## What this task involves
Copy each of the records below word for word, keeping every line. Leave the picture markers out of your copy.

## Provided data
* * * * * * *

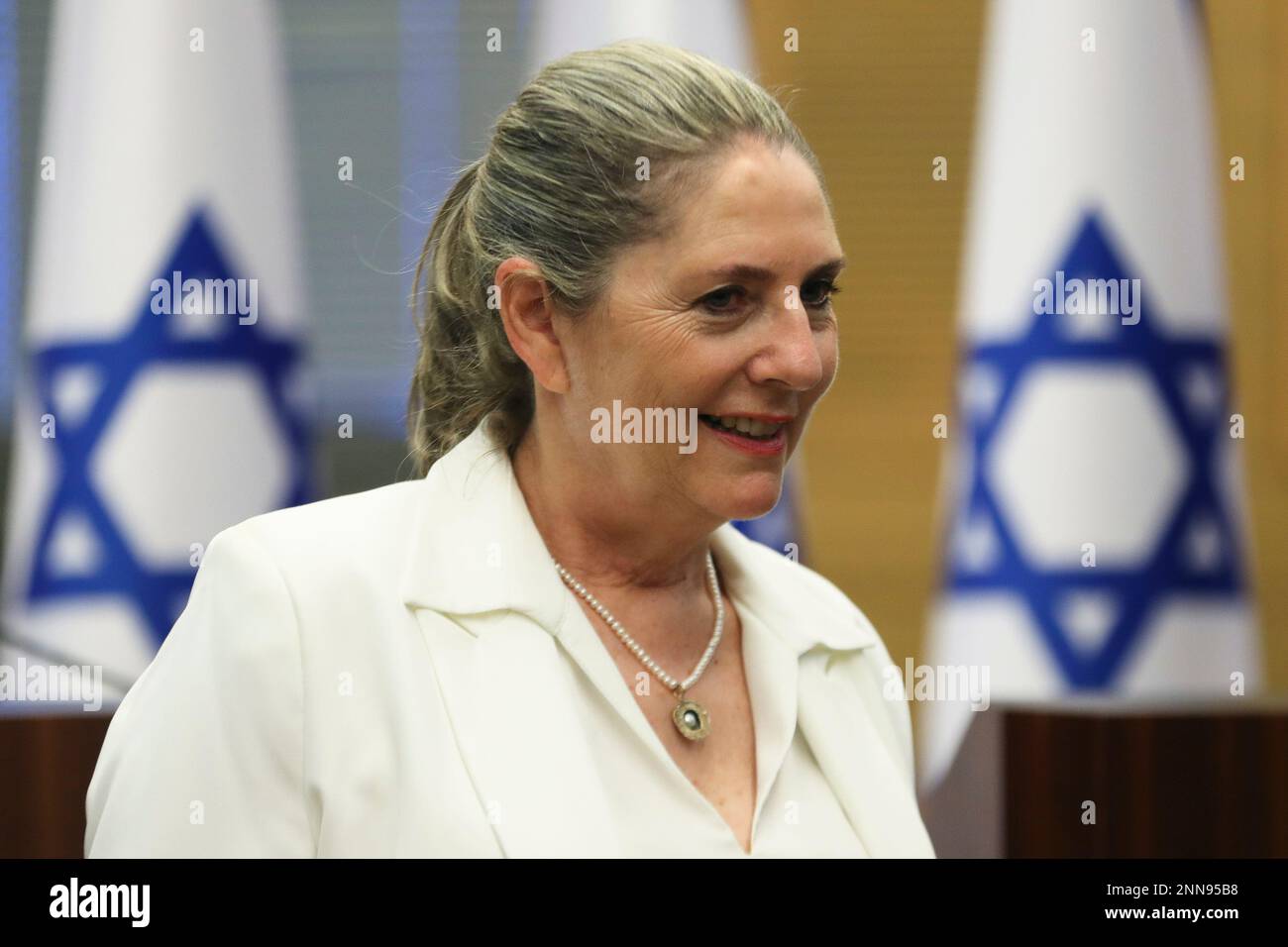 Michal Herzog, wife of President-elect Isaac Herzog, looks on after a special session of the Knesset whereby Israeli lawmakers elected the new president, at the Knesset, Israel's parliament, in Jerusalem Wednesday, June 2, 2021. (Ronen Zvulun/Pool Photo via AP) Banque D'Images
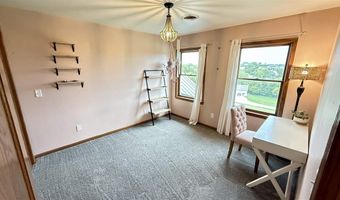 1049 Vine Ave, Riverside, IA 52327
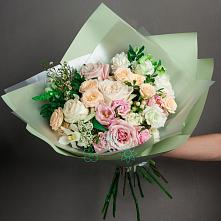 Букет цветов из:  Лизиантусы, Розы и Гвоздики #REPLACE_PRED# Кумёны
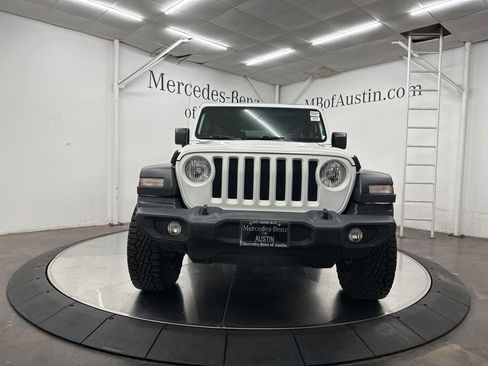 Used 2019 Jeep Wrangler Sport AWD/4WD image 2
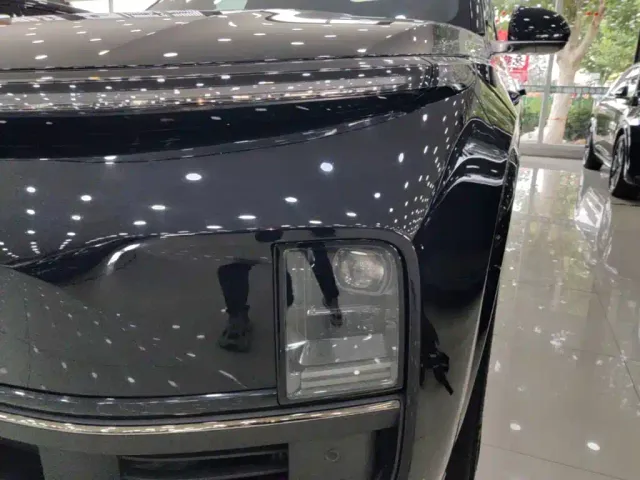 Li Auto L8 — Фото автомобиля 23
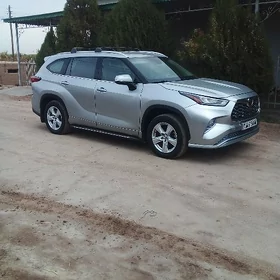 Toyota Highlander 2020
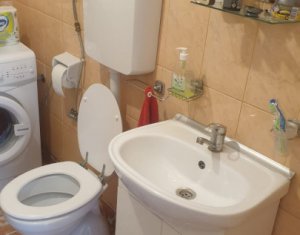 Casa de vanzare, compartimentata in doua apartamente, Centru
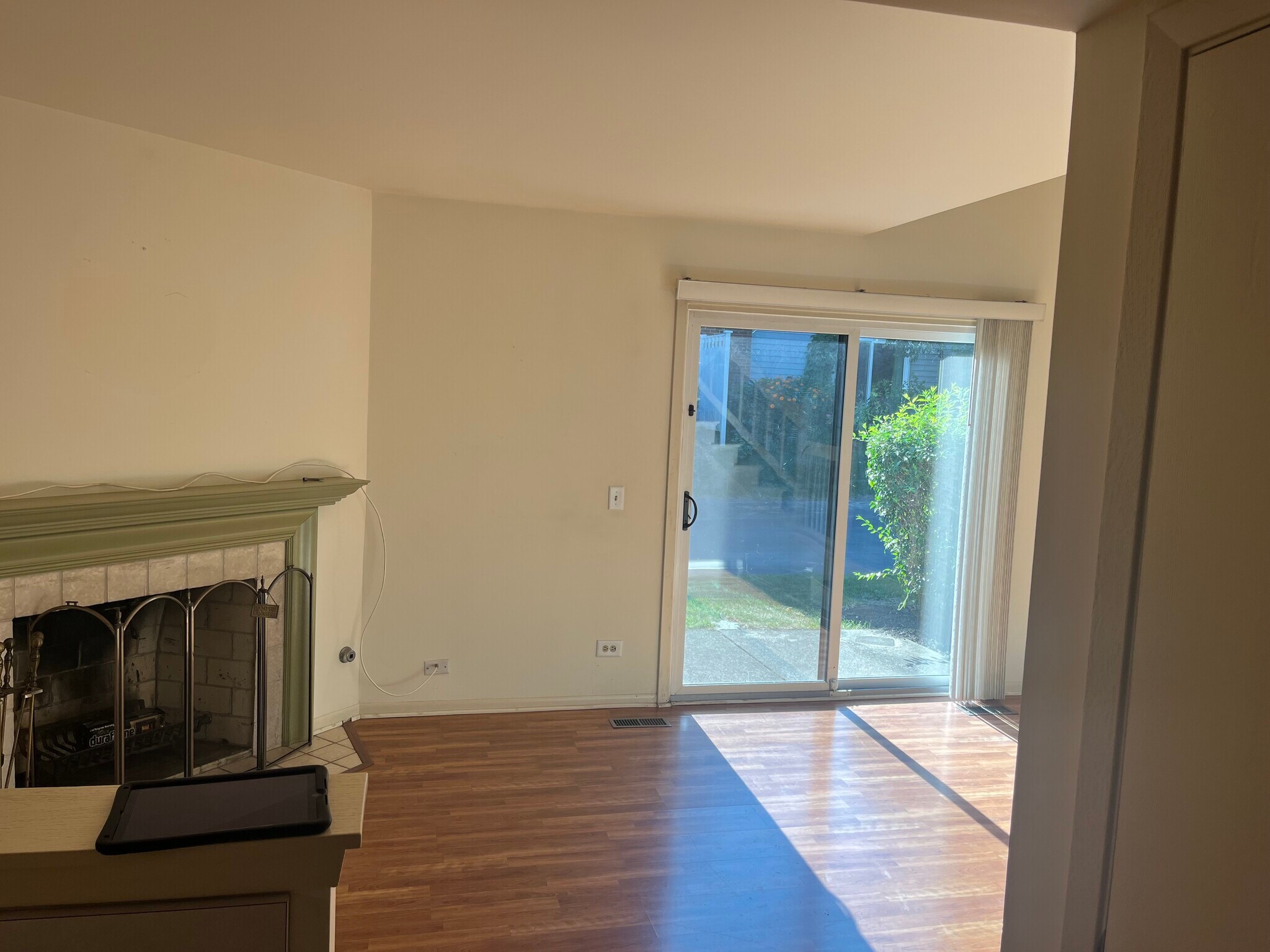 Building Photo - 1404 Queensgreen Cir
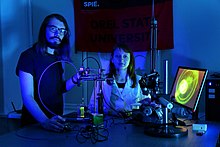 Dos científico hacen un experimento de luz en un laboratorio de fotónica biomédica
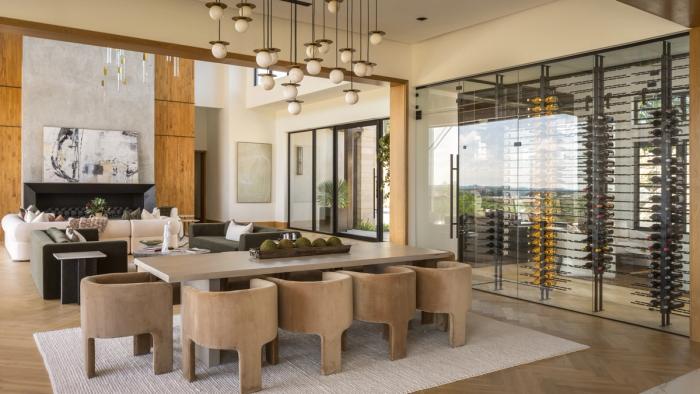 Make your Austin home guest-ready this holiday season with Elite Austin’s Concierge Furnishing — luxury furniture rental and purchase.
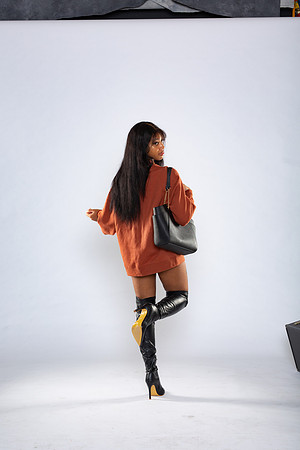 83-Nicole Branding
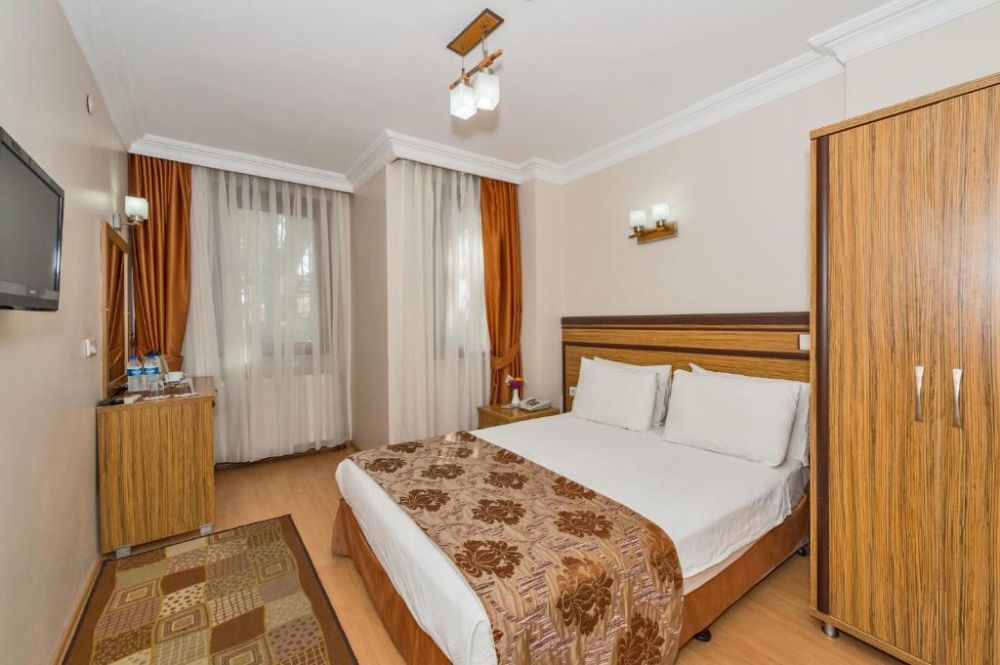 Standard Room, May Hotel 3*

* * * * * * *

## Your response
 Michal Herzog, wife of President-elect Isaac Herzog, looks on after a special session of the Knesset whereby Israeli lawmakers elected the new president, at the Knesset, Israel's parliament, in Jerusalem Wednesday, June 2, 2021. (Ronen Zvulun/Pool Photo via AP) Banque D'Images
 1049 Vine Ave, Riverside, IA 52327
 Букет цветов из:  Лизиантусы, Розы и Гвоздики #REPLACE_PRED# Кумёны
 Used 2019 Jeep Wrangler Sport AWD/4WD image 2
 Li Auto L8 — Фото автомобиля 23
 Toyota Highlander 2020
 Casa de vanzare, compartimentata in doua apartamente, Centru
 Building Photo - 1404 Queensgreen Cir
 Dos científico hacen un experimento de luz en un laboratorio de fotónica biomédica
 Make your Austin home guest-ready this holiday season with Elite Austin’s Concierge Furnishing — luxury furniture rental and purchase.
 83-Nicole Branding
 Standard Room, May Hotel 3*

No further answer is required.